Start of RECORDS FOR THIS TASK

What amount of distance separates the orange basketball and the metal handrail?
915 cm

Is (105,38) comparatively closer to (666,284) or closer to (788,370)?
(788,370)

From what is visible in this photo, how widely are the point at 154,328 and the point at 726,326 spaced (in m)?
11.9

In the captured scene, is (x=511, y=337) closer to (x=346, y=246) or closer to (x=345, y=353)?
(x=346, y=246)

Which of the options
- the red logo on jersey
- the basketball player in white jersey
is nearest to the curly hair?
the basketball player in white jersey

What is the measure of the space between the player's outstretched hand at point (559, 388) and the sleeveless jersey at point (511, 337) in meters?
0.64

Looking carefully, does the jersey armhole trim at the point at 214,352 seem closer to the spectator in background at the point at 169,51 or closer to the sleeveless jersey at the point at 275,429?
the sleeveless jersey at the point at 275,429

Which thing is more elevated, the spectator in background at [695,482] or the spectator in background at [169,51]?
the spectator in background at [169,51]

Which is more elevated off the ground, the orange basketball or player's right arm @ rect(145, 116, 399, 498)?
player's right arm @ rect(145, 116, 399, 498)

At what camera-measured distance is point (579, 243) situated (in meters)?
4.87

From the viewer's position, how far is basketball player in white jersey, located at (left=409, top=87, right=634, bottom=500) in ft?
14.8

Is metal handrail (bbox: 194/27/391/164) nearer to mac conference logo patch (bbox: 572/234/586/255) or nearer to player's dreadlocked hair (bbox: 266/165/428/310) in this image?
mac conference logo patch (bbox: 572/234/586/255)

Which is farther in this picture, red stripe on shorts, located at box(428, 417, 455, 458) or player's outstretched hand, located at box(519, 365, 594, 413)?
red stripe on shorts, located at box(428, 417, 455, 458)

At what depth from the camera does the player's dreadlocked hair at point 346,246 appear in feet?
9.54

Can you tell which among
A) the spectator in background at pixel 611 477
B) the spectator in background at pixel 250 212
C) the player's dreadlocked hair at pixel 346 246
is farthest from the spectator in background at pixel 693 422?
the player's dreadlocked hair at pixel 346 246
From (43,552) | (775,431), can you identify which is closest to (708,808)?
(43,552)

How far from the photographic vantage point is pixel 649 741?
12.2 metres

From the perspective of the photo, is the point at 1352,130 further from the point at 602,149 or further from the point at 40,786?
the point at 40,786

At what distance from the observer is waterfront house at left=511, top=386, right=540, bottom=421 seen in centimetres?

End of RECORDS FOR THIS TASK

Reproduce the entries above in full, verbatim.

# RESULT OF THE TASK:
What amount of distance separates the orange basketball and the metal handrail?
915 cm

Is (105,38) comparatively closer to (666,284) or closer to (788,370)?
(788,370)

From what is visible in this photo, how widely are the point at 154,328 and the point at 726,326 spaced (in m)?
11.9

In the captured scene, is (x=511, y=337) closer to (x=346, y=246) or closer to (x=345, y=353)?
(x=346, y=246)

Which of the options
- the red logo on jersey
- the basketball player in white jersey
is nearest to the curly hair?
the basketball player in white jersey

What is the measure of the space between the player's outstretched hand at point (559, 388) and the sleeveless jersey at point (511, 337) in meters?
0.64

Looking carefully, does the jersey armhole trim at the point at 214,352 seem closer to the spectator in background at the point at 169,51 or closer to the sleeveless jersey at the point at 275,429?
the sleeveless jersey at the point at 275,429

Which thing is more elevated, the spectator in background at [695,482] or the spectator in background at [169,51]?
the spectator in background at [169,51]

Which is more elevated off the ground, the orange basketball or player's right arm @ rect(145, 116, 399, 498)?
player's right arm @ rect(145, 116, 399, 498)

At what camera-measured distance is point (579, 243) situated (in meters)?
4.87

From the viewer's position, how far is basketball player in white jersey, located at (left=409, top=87, right=634, bottom=500) in ft?
14.8

Is metal handrail (bbox: 194/27/391/164) nearer to mac conference logo patch (bbox: 572/234/586/255) or nearer to player's dreadlocked hair (bbox: 266/165/428/310) in this image?
mac conference logo patch (bbox: 572/234/586/255)

Which is farther in this picture, red stripe on shorts, located at box(428, 417, 455, 458) or player's outstretched hand, located at box(519, 365, 594, 413)?
red stripe on shorts, located at box(428, 417, 455, 458)

At what depth from the camera does the player's dreadlocked hair at point 346,246 appear in feet?
9.54

Can you tell which among
A) the spectator in background at pixel 611 477
B) the spectator in background at pixel 250 212
C) the player's dreadlocked hair at pixel 346 246
is farthest from the spectator in background at pixel 693 422?
the player's dreadlocked hair at pixel 346 246
From (43,552) | (775,431), can you identify which is closest to (708,808)?
(43,552)

How far from the photographic vantage point is pixel 649 741?
12.2 metres

From the perspective of the photo, is the point at 1352,130 further from the point at 602,149 or further from the point at 40,786?
the point at 40,786

At what distance from the observer is waterfront house at left=511, top=386, right=540, bottom=421 seen in centimetres?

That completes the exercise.